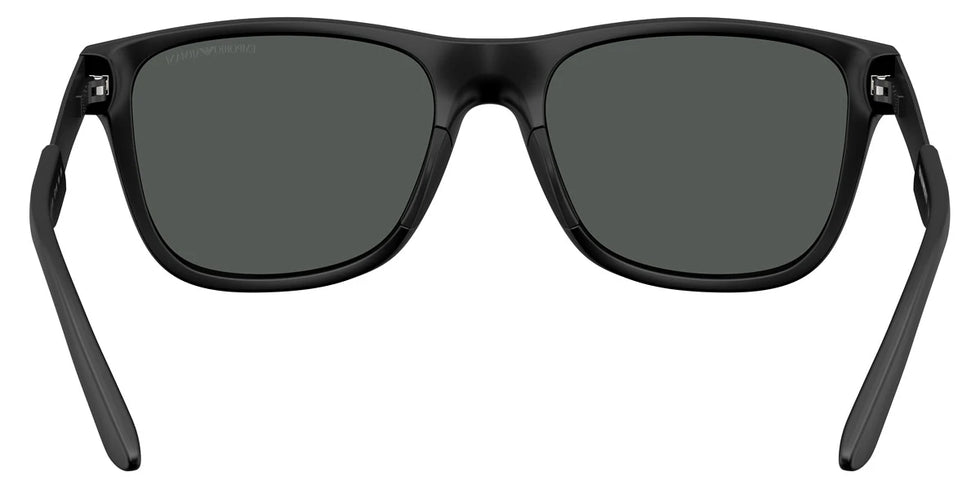 EMPORIO ARMANI - EA4243F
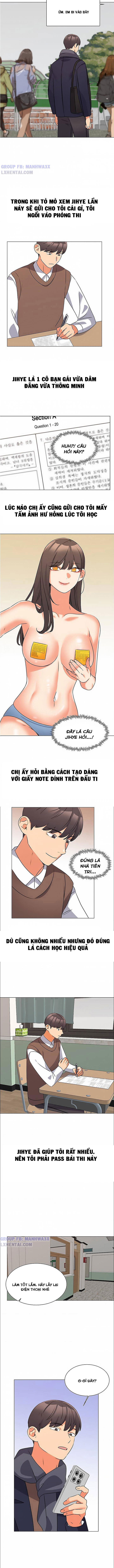 chapter-44-2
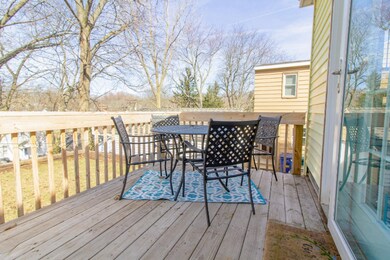 1333 Sylvan (6 of 36)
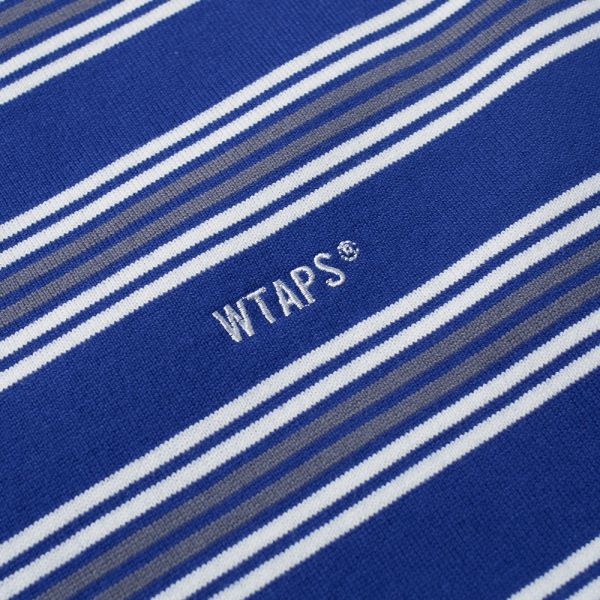 wtaps jam 01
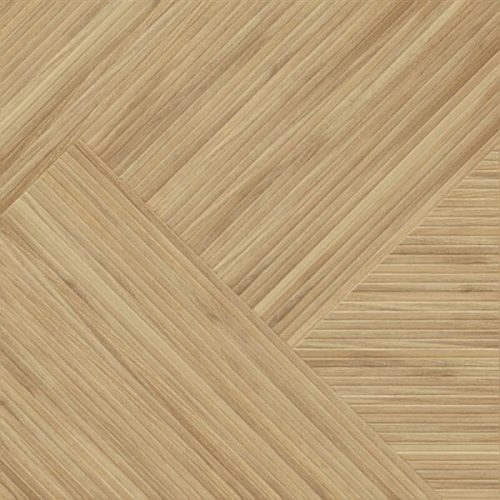 Madera (SGR114) 60x60 padló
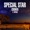 Unknown - Cosher - Special Star Feat. Ni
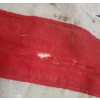 Image 2 : LOT OF 2 - UNION JACK & CANADA FLAG - LINEN & NYLON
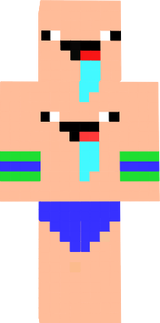 00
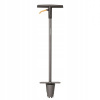 Fiskars 1057078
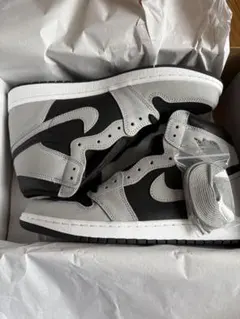 Nike Air Jordan 1 High OG 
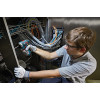 Аккумуляторный шуруповерт Bosch GSR 12V-20 HX Solo 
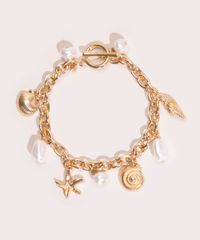 pulseira-com-pingentes-marinhos-e-perolas-dourado-1008879-Dourado_1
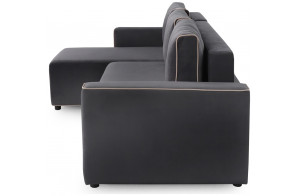 Угловой диван Некст (вариант 3)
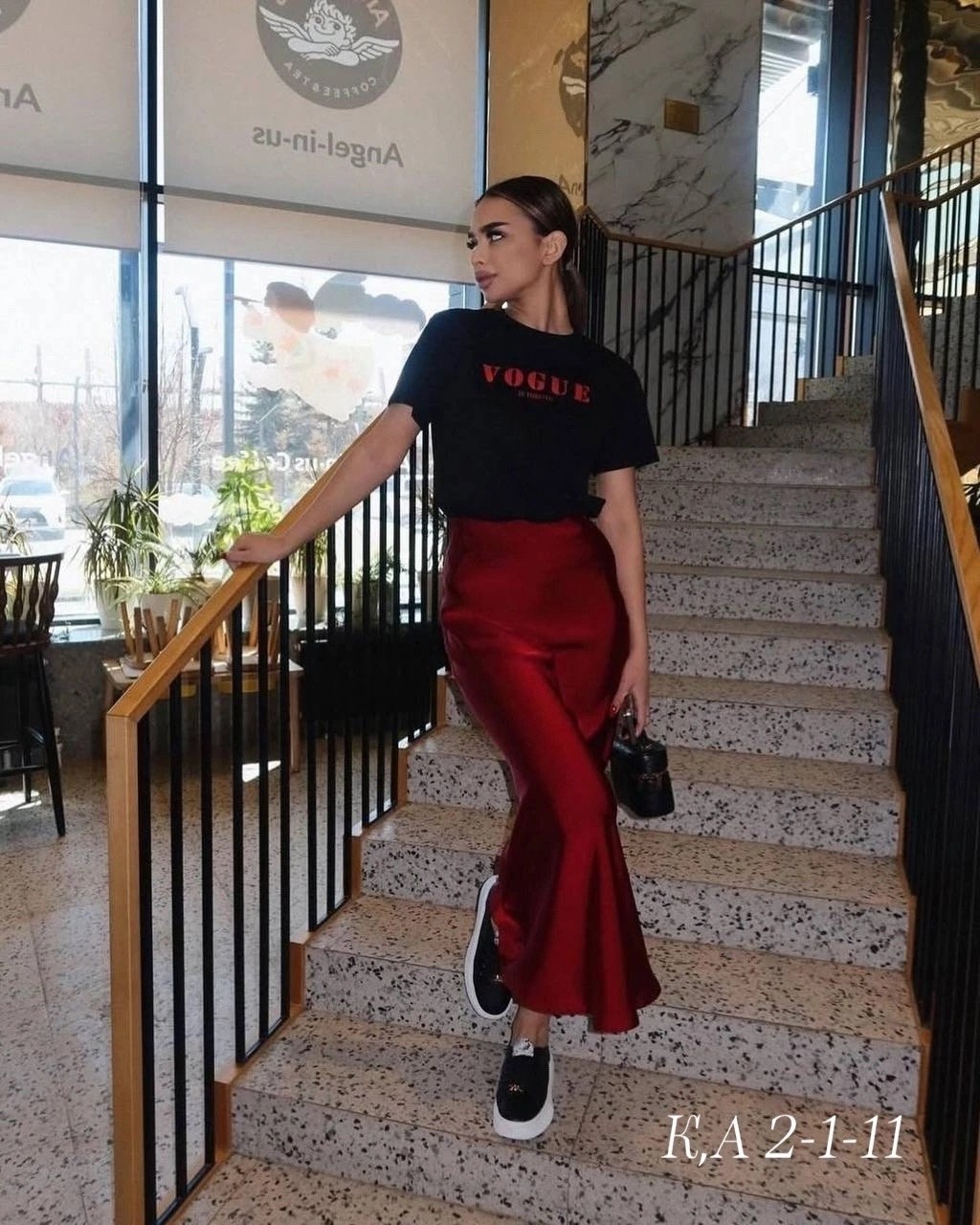 атласная юбка макси,длинная атласная юбка,юбка шелковая длинная,длинная юбка,женская юбка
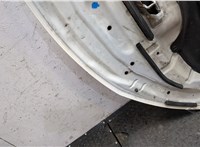 F510M4CCMA Капот Nissan X-Trail (T32) 2013- 9468049 #9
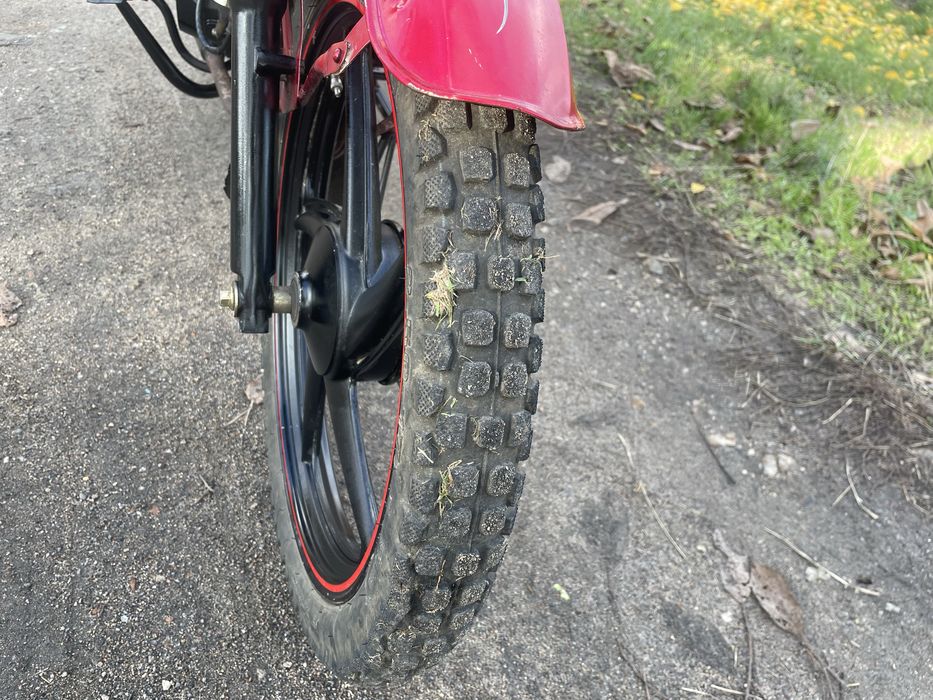 Продам альфу звоните Срочно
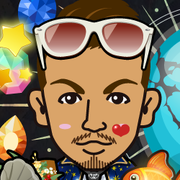 KIYONO������
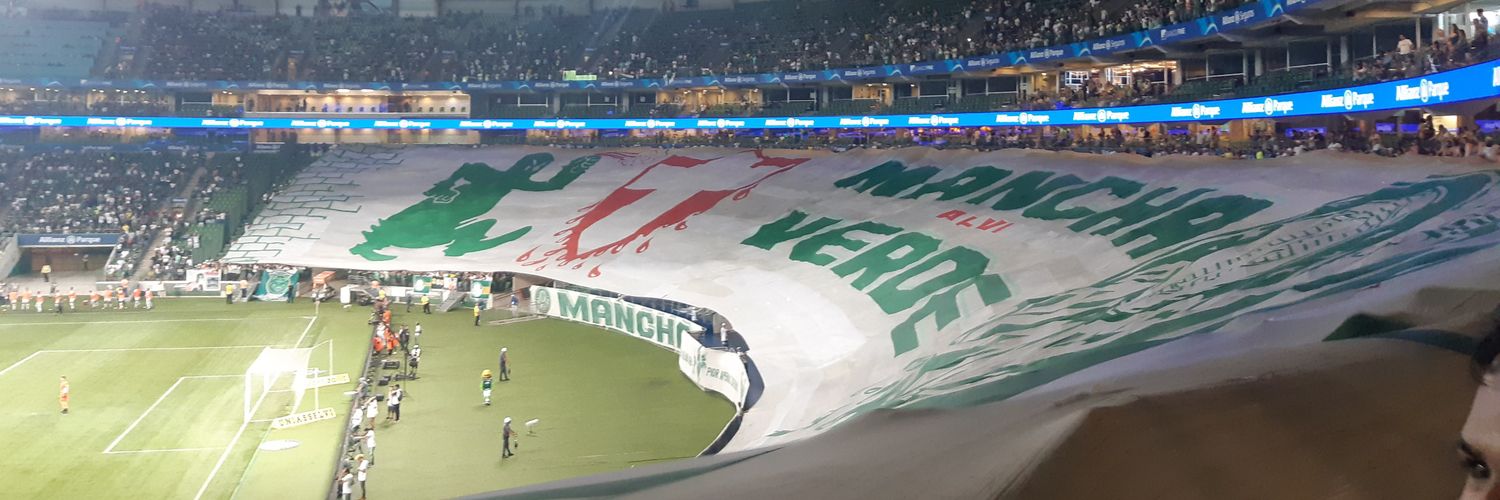 Rodrigo Silva banner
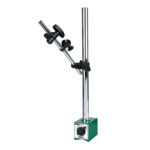 instrumentos insize, instrumentos insize en monterrey, instrumentos insize en ramos arizpe, instrumentos de medicion insize, instrumentos de medicion insize en monterrey, instrumentos de medicion insize en ramos arizpe, distribuidores insize, distribuidores insize en monterrey, distribuidores insize en ramos arizpe, insize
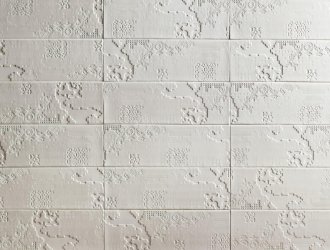 Плитка Mutina коллекция Bas-Relief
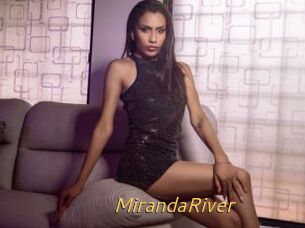 MirandaRiver
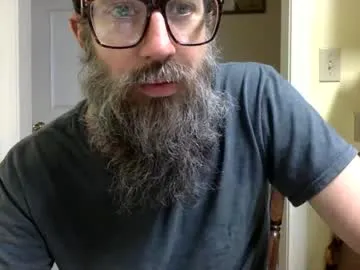 dears_pearlss – webcam model profile photo Image 13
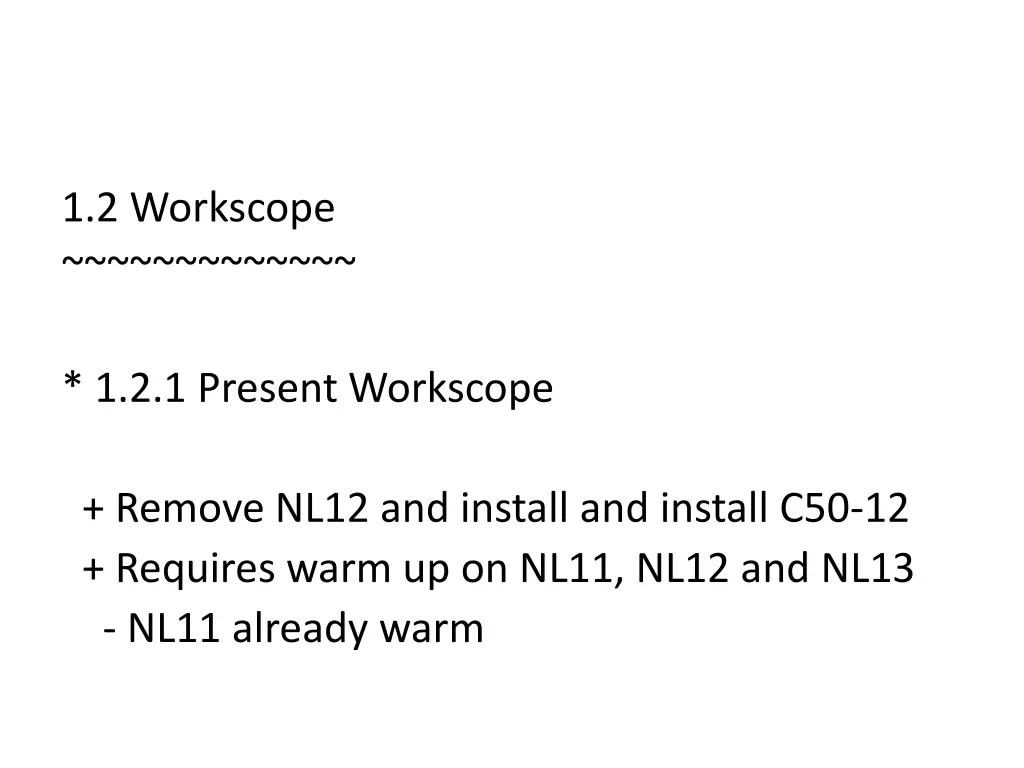 1 2 workscope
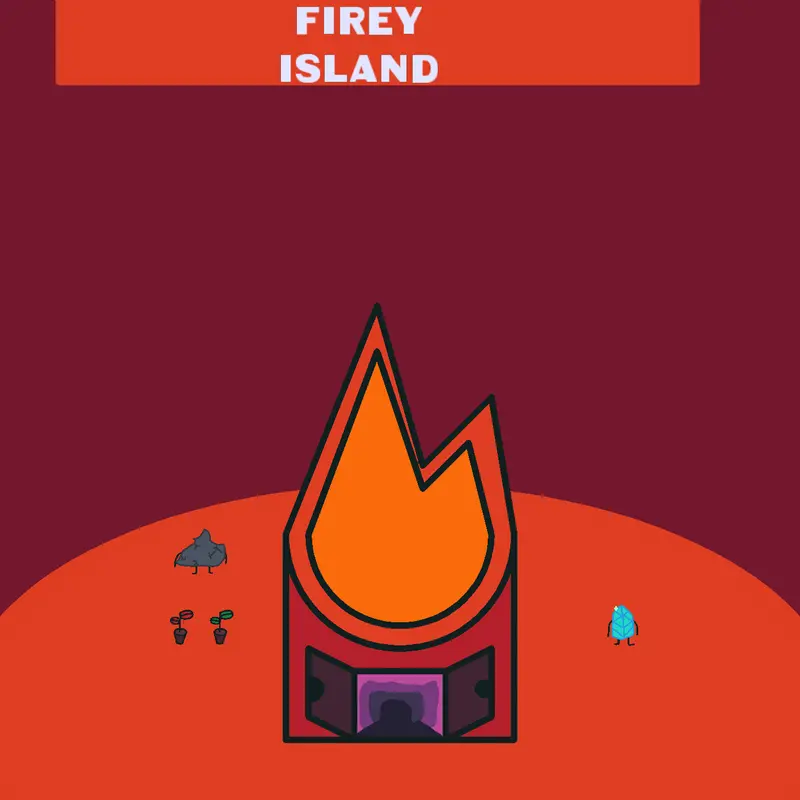 Game by @Cyrex2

□ □ □ □ □

Because the pictures are not wanted, retype only the text of every record, exactly as given.

 EMPORIO ARMANI - EA4243F
 chapter-44-2
 1333 Sylvan (6 of 36)
 wtaps jam 01
 Madera (SGR114) 60x60 padló
 Unknown - Cosher - Special Star Feat. Ni
 Image 2 : LOT OF 2 - UNION JACK & CANADA FLAG - LINEN & NYLON
 00
 Fiskars 1057078
 Nike Air Jordan 1 High OG 
 Аккумуляторный шуруповерт Bosch GSR 12V-20 HX Solo 
 pulseira-com-pingentes-marinhos-e-perolas-dourado-1008879-Dourado_1
 Угловой диван Некст (вариант 3)
 атласная юбка макси,длинная атласная юбка,юбка шелковая длинная,длинная юбка,женская юбка
 F510M4CCMA Капот Nissan X-Trail (T32) 2013- 9468049 #9
 Продам альфу звоните Срочно
 KIYONO������
 Rodrigo Silva banner
 instrumentos insize, instrumentos insize en monterrey, instrumentos insize en ramos arizpe, instrumentos de medicion insize, instrumentos de medicion insize en monterrey, instrumentos de medicion insize en ramos arizpe, distribuidores insize, distribuidores insize en monterrey, distribuidores insize en ramos arizpe, insize
 Плитка Mutina коллекция Bas-Relief
 MirandaRiver
 dears_pearlss – webcam model profile photo Image 13
 1 2 workscope
 Game by @Cyrex2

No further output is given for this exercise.